SELECTED EXTRACT:
Editor’s note: We’ve heard many grantmakers say that the reason they don’t fund advocacy and community organizing is because they fund direct services. They seem to be under the assumption that funding one precludes funding the other. We hope to dispel this myth by featuring two foundations that fund important social services their communities need as well as policy and civic engagement efforts that seek to address the root causes of critical social issues. May their stories inspire other foundations to break the imagined silos.
Marguerite Casey Foundation: Supporting Families, Leading Change
Marguerite Casey Foundation is dedicated to creating a movement of working families advocating on their own behalf for change. We fund cornerstone community-based organizations that train leaders, advocates and organizers to work for changes in public policy. We ask grantee organizations to work across issues, regions, ethnicities and egos in support of all families. Our grantmaking and communications support movement building in an effort to bring about much needed change in policy and public attitudes that negatively affect poor and low-income families.

TASK 1:
Answer these questions about the foundation funding piece:
(a) What reason do many grantmakers give for not funding advocacy and community organizing?
(b) What is Marguerite Casey Foundation dedicated to creating?
(c) What does the foundation ask grantee organizations to work across?
TASK 2: Transcribe the stretch of the foundation funding piece from "Editor’s note: We’ve" through "the imagined silos.".

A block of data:
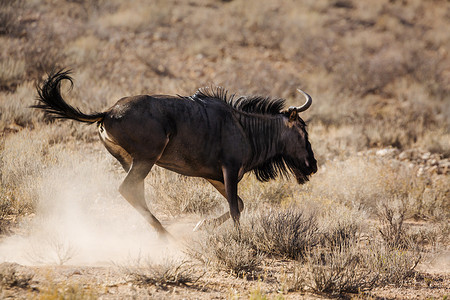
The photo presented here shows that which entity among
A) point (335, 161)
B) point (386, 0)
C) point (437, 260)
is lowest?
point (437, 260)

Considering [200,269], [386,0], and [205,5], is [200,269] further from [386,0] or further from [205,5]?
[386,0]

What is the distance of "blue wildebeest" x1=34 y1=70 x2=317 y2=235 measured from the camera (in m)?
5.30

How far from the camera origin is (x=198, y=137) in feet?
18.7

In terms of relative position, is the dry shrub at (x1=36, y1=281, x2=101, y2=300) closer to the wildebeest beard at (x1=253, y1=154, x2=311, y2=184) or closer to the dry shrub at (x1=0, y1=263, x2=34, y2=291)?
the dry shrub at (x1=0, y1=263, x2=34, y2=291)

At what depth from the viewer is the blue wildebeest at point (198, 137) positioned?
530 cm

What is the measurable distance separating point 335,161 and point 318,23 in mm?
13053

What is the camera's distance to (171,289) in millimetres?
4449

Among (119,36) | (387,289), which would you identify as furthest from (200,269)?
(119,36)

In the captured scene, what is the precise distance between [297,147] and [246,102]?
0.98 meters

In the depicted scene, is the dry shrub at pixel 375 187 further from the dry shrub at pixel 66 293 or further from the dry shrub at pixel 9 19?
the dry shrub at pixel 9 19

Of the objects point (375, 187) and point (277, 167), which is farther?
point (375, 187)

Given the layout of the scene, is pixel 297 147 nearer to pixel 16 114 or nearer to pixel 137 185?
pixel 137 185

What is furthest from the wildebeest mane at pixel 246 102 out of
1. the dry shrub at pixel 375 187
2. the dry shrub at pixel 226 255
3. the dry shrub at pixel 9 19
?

CORRECT RESULT 1:
(a) They fund direct services.
(b) A movement of working families advocating on their own behalf for change.
(c) Issues, regions, ethnicities and egos.

CORRECT RESULT 2:
Editor’s note: We’ve heard many grantmakers say that the reason they don’t fund advocacy and community organizing is because they fund direct services. They seem to be under the assumption that funding one precludes funding the other. We hope to dispel this myth by featuring two foundations that fund important social services their communities need as well as policy and civic engagement efforts that seek to address the root causes of critical social issues. May their stories inspire other foundations to break the imagined silos.